> [Problem 1]: According to the cache simulator documentation, which two figures in the output's summary block are the headline numbers for cache-quality comparisons?
> [Problem 2]: Summarize the cache simulator documentation in two sentences.
> [Problem 3]: Pick up the cache simulator documentation from its last line and continue it.

> [Document section]:
=== Begin Enclosure ===

Cache Simulation

Trace-driven cache simulator for graph kernels. Instruments each memory access in PR / BFS / CC / SSSP / BC / TC and reports L1 / L2 / L3 hit rates under nine eviction policies. Use it to compare reorderings on a fixed cache geometry without machine noise — the metric is deterministic per process.

Quick start

make all-sim
./bench/bin_sim/pr -f graph.sg -s -n 1 -o 12:hrab

# Custom cache geometry / policy
CACHE_L3_SIZE=1048576 CACHE_POLICY=SRRIP \
    ./bench/bin_sim/pr -f graph.sg -s -n 1 -o 12:hrab

The summary block in the output reports Memory Accesses and Overall Hit Rate — these are the headline numbers for cache-quality comparisons.

Overview

Real wallclock kernel time mixes cache effects with TLB pressure, branch prediction, scheduler noise, and OS jitter. The simulator isolates cache behaviour by replaying every load address through a deterministic three-level cache hierarchy and reports:

per-level hits / misses / hit-rate
overall memory accesses
per-policy eviction stats (RRPV histograms for SRRIP / GRASP / P-OPT / ECG)
optional JSON export for downstream analysis

Output is deterministic for a given (graph, ordering, policy, cache size) tuple, so a single run suffices — there is no noise to average out.

Architecture

bench/
├── include/cache_sim/
│   ├── cache_sim.h              # Cache simulator core policies and graph-aware modes
│   ├── graph_cache_context.h    # Unified graph metadata (GRASP/P-OPT/ECG context)
│   └── graph_sim.h              # Macros: SIM_CACHE_READ, SIM_CACHE_READ_MASKED, SIM_CACHE_READ_EDGE
├── include/graphbrew/partition/cagra/
│   └── popt.h                   # P-OPT rereference matrix builder (makeOffsetMatrix)

=== End Enclosure ===

> [Record extracts]:

=== Begin Enclosure ===

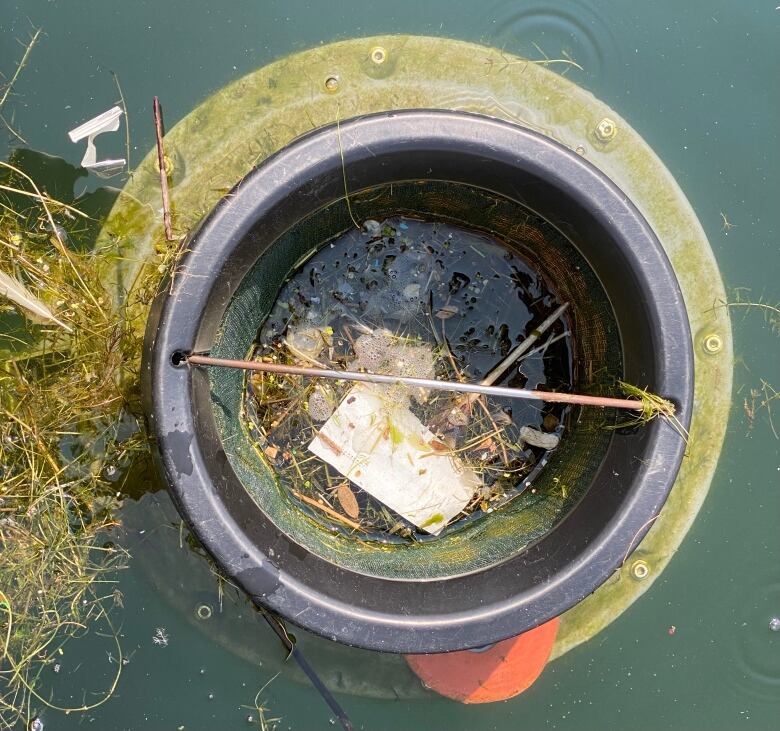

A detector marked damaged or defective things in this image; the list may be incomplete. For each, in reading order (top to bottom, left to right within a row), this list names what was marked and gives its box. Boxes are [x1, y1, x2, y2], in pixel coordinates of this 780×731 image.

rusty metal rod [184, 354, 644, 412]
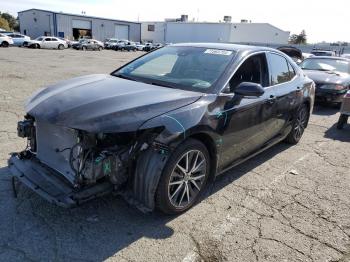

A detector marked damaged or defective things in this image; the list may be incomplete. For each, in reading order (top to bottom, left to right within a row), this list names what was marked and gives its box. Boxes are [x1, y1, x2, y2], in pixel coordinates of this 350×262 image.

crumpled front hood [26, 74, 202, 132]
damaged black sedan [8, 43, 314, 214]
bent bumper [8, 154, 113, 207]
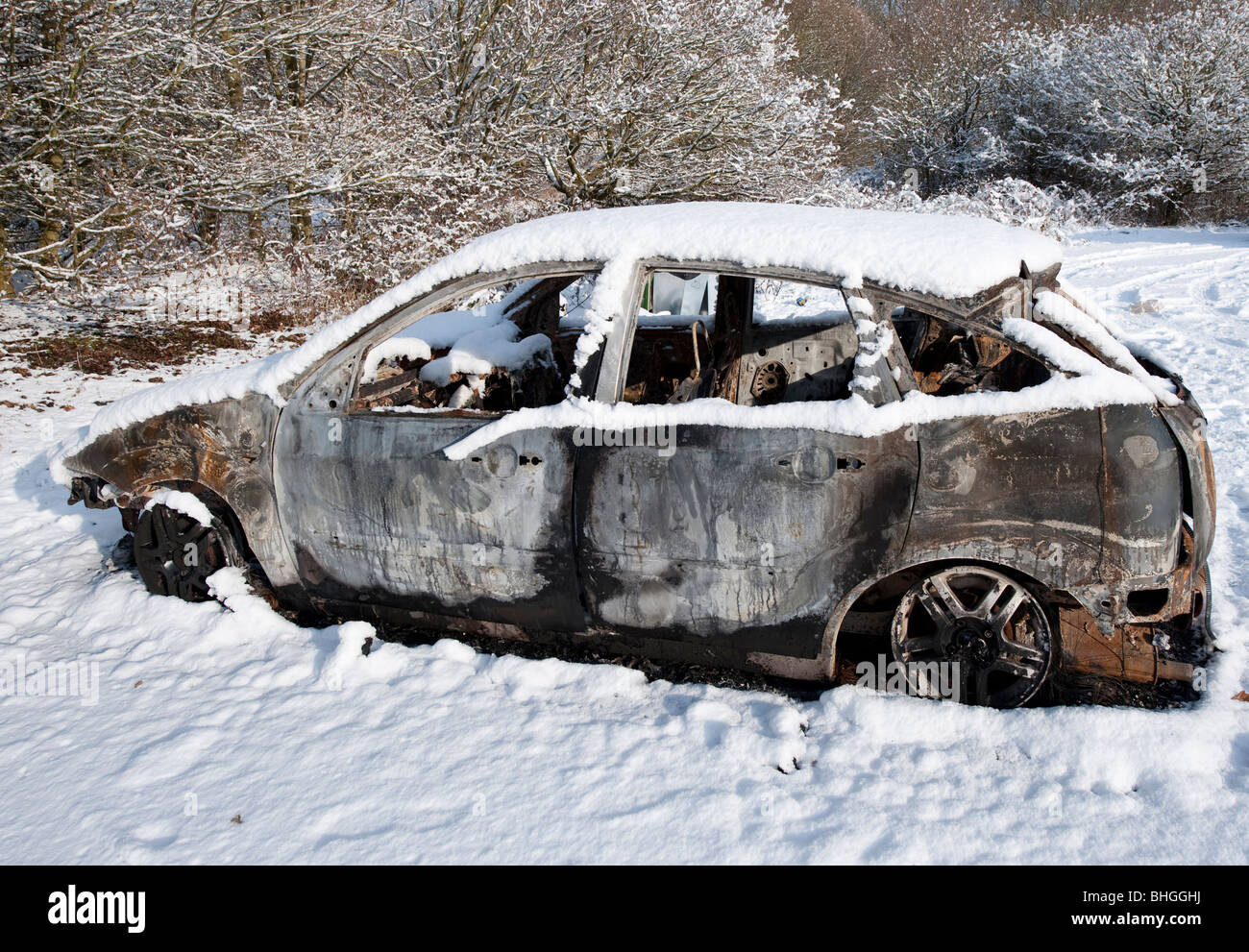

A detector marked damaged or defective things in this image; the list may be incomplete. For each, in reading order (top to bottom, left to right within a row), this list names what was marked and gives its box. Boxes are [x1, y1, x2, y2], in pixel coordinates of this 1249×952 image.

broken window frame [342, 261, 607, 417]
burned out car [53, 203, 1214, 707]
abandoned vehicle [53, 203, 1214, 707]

=== End Enclosure ===
=== Begin Enclosure ===

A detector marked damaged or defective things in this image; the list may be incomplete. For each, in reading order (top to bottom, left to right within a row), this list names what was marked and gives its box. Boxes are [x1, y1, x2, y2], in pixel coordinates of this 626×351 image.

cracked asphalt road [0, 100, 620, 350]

=== End Enclosure ===

> [Exercise response 1]: Memory Accesses and Overall Hit Rate.

> [Exercise response 2]: The simulator is trace-driven and instruments every memory access in the PR, BFS, CC, SSSP, BC and TC graph kernels. It reports L1, L2 and L3 hit rates under nine eviction policies by replaying load addresses through a deterministic three-level cache hierarchy, which isolates cache behavior from noise so that a single run suffices.

> [Exercise response 3]:
├── src_sim/                     # Instrumented algorithms (with P-OPT + CSR tracking)
│   ├── pr.cc                    # PageRank (Gauss-Seidel, CSR edge tracking)
│   ├── pr_spmv.cc               # PageRank SpMV (Jacobi, CSR edge tracking)
│   ├── bfs.cc                   # Breadth-First Search (CSR edge tracking)
│   ├── bc.cc                    # Betweenness Centrality
│   ├── cc.cc                    # Connected Components (Afforest)
│   ├── cc_sv.cc                 # Connected Components (Shiloach-Vishkin)
│   ├── sssp.cc                  # Single-Source Shortest Paths
│   └── tc.cc                    # Triangle Counting
└── bin_sim/                     # Compiled binaries

Configuration

Environment Variables

Variable	Default	Description
`CACHE_L1_SIZE`	32768	L1 cache size (bytes)
`CACHE_L1_WAYS`	8	L1 associativity
`CACHE_L2_SIZE`	262144	L2 cache size (bytes)
`CACHE_L2_WAYS`	4	L2 associativity
`CACHE_L3_SIZE`	8388608	L3 cache size (bytes)
`CACHE_L3_WAYS`	16	L3 associativity
`CACHE_LINE_SIZE`	64	Line size (bytes)
`CACHE_POLICY`	LRU	Eviction policy
`CACHE_OUTPUT_JSON`	-	JSON output file path
`ECG_MODE`	DBG_PRIMARY	ECG eviction mode: DBG_PRIMARY, POPT_PRIMARY, DBG_ONLY, ECG_EMBEDDED
`ECG_MASK_WIDTH`	8	ECG mask bits per edge (2,4,8,16,32)
`ECG_NUM_BUCKETS`	11	Number of degree buckets (2-16)
`ECG_RRPV_BITS`	3	RRPV bit width (max RRPV = 2^bits - 1)
`ECG_PER_VERTEX`	0	Per-vertex masks (1) vs per-edge (0)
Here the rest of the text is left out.